╭──

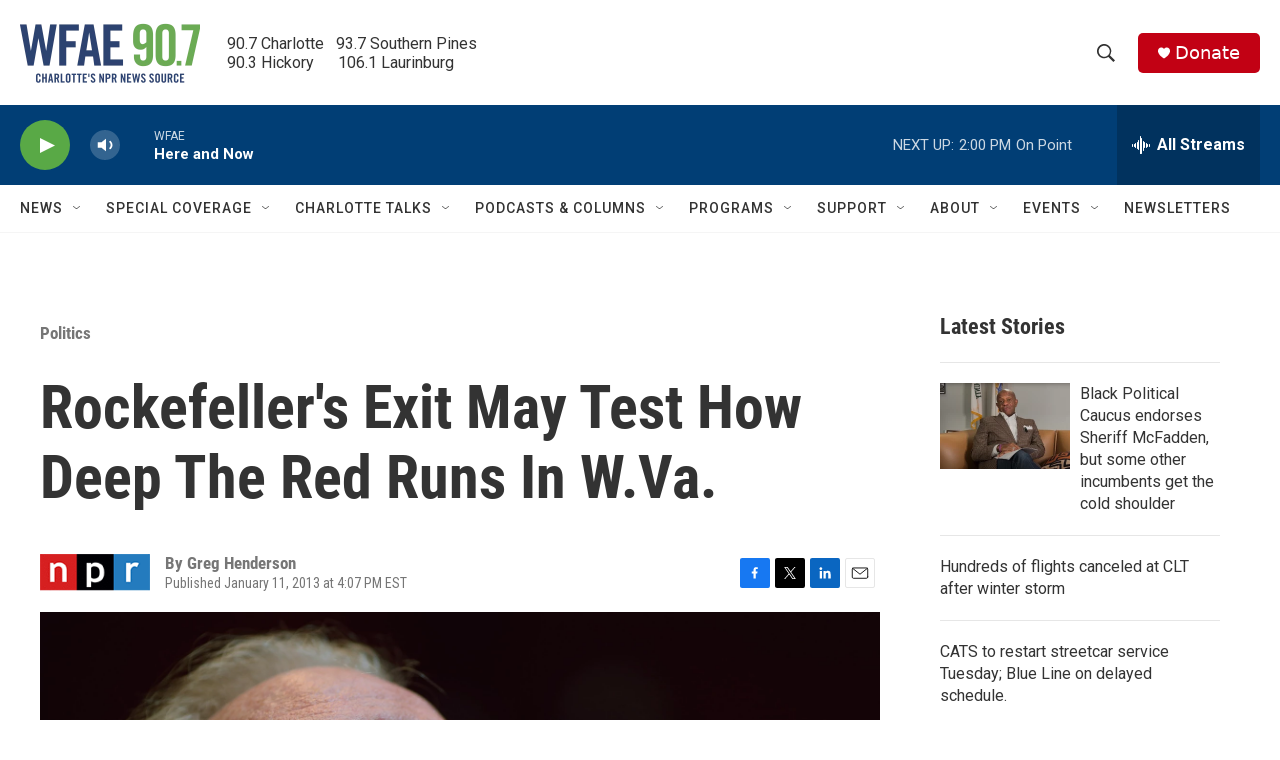

--- FILE ---
content_type: text/html; charset=utf-8
request_url: https://www.google.com/recaptcha/api2/aframe
body_size: 265
content:
<!DOCTYPE HTML><html><head><meta http-equiv="content-type" content="text/html; charset=UTF-8"></head><body><script nonce="O9ucyM-03HeRuaTzdUe-Ow">/** Anti-fraud and anti-abuse applications only. See google.com/recaptcha */ try{var clients={'sodar':'https://pagead2.googlesyndication.com/pagead/sodar?'};window.addEventListener("message",function(a){try{if(a.source===window.parent){var b=JSON.parse(a.data);var c=clients[b['id']];if(c){var d=document.createElement('img');d.src=c+b['params']+'&rc='+(localStorage.getItem("rc::a")?sessionStorage.getItem("rc::b"):"");window.document.body.appendChild(d);sessionStorage.setItem("rc::e",parseInt(sessionStorage.getItem("rc::e")||0)+1);localStorage.setItem("rc::h",'1769448755443');}}}catch(b){}});window.parent.postMessage("_grecaptcha_ready", "*");}catch(b){}</script></body></html>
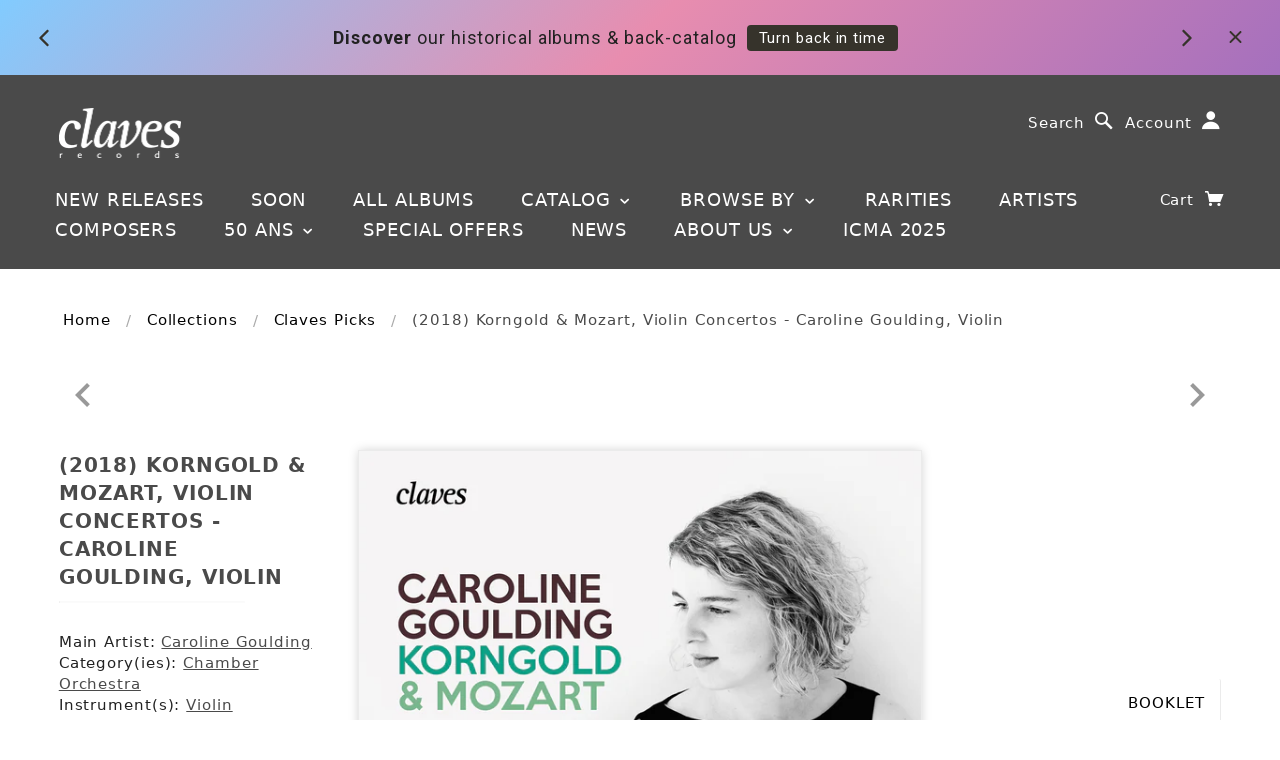

--- FILE ---
content_type: text/css
request_url: https://www.claves.ch/cdn/shop/t/61/assets/demo.css?v=179385760327477733061634133856
body_size: -198
content:
.clearfix:after{content:"";display:table;clear:both}.container.demo-1{height:100%;position:absolute}.clr{clear:both;padding:0;height:0;margin:0}.container>header,.content-wrapper{padding:30px;width:80%;max-width:960px;margin:0 auto}.content-wrapper p{padding-top:30px;line-height:26px}.container>header h1{font-size:34px;line-height:38px;margin:0;font-weight:700;color:#333;float:left}.container>header h1 span{display:block;font-size:20px;font-weight:300}.codrops-top{line-height:24px;font-size:11px;background:#fff;background:#fffc;text-transform:uppercase;z-index:9999;position:relative;font-family:Cambria,Georgia,serif;box-shadow:1px 0 2px #0003}.codrops-top a{padding:0 10px;letter-spacing:1px;color:#333;display:inline-block}.codrops-top a:hover{background:#fff9}.codrops-top span.right{float:right}.codrops-top span.right a{float:left;display:block}.codrops-demos{float:right;padding-top:10px}.demo-1 .codrops-demos{position:absolute;z-index:2000;top:30px;left:30px}.codrops-demos a{display:inline-block;margin:10px;color:#333;font-weight:700;line-height:30px;border-bottom:4px solid transparent}.codrops-demos a:hover{color:#883d59;border-color:#883d59}.codrops-demos a.current-demo,.codrops-demos a.current-demo:hover{color:#aaa;border-color:#aaa}
/*# sourceMappingURL=/cdn/shop/t/61/assets/demo.css.map?v=179385760327477733061634133856 */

╰──

● TASK PROMPT: Without the pictures, restate all the entries above exactly.

● RESPONSE BOX:
--- FILE ---
content_type: text/html; charset=utf-8
request_url: https://www.google.com/recaptcha/api2/aframe
body_size: 265
content:
<!DOCTYPE HTML><html><head><meta http-equiv="content-type" content="text/html; charset=UTF-8"></head><body><script nonce="O9ucyM-03HeRuaTzdUe-Ow">/** Anti-fraud and anti-abuse applications only. See google.com/recaptcha */ try{var clients={'sodar':'https://pagead2.googlesyndication.com/pagead/sodar?'};window.addEventListener("message",function(a){try{if(a.source===window.parent){var b=JSON.parse(a.data);var c=clients[b['id']];if(c){var d=document.createElement('img');d.src=c+b['params']+'&rc='+(localStorage.getItem("rc::a")?sessionStorage.getItem("rc::b"):"");window.document.body.appendChild(d);sessionStorage.setItem("rc::e",parseInt(sessionStorage.getItem("rc::e")||0)+1);localStorage.setItem("rc::h",'1769448755443');}}}catch(b){}});window.parent.postMessage("_grecaptcha_ready", "*");}catch(b){}</script></body></html>

--- FILE ---
content_type: text/css
request_url: https://www.claves.ch/cdn/shop/t/61/assets/demo.css?v=179385760327477733061634133856
body_size: -198
content:
.clearfix:after{content:"";display:table;clear:both}.container.demo-1{height:100%;position:absolute}.clr{clear:both;padding:0;height:0;margin:0}.container>header,.content-wrapper{padding:30px;width:80%;max-width:960px;margin:0 auto}.content-wrapper p{padding-top:30px;line-height:26px}.container>header h1{font-size:34px;line-height:38px;margin:0;font-weight:700;color:#333;float:left}.container>header h1 span{display:block;font-size:20px;font-weight:300}.codrops-top{line-height:24px;font-size:11px;background:#fff;background:#fffc;text-transform:uppercase;z-index:9999;position:relative;font-family:Cambria,Georgia,serif;box-shadow:1px 0 2px #0003}.codrops-top a{padding:0 10px;letter-spacing:1px;color:#333;display:inline-block}.codrops-top a:hover{background:#fff9}.codrops-top span.right{float:right}.codrops-top span.right a{float:left;display:block}.codrops-demos{float:right;padding-top:10px}.demo-1 .codrops-demos{position:absolute;z-index:2000;top:30px;left:30px}.codrops-demos a{display:inline-block;margin:10px;color:#333;font-weight:700;line-height:30px;border-bottom:4px solid transparent}.codrops-demos a:hover{color:#883d59;border-color:#883d59}.codrops-demos a.current-demo,.codrops-demos a.current-demo:hover{color:#aaa;border-color:#aaa}
/*# sourceMappingURL=/cdn/shop/t/61/assets/demo.css.map?v=179385760327477733061634133856 */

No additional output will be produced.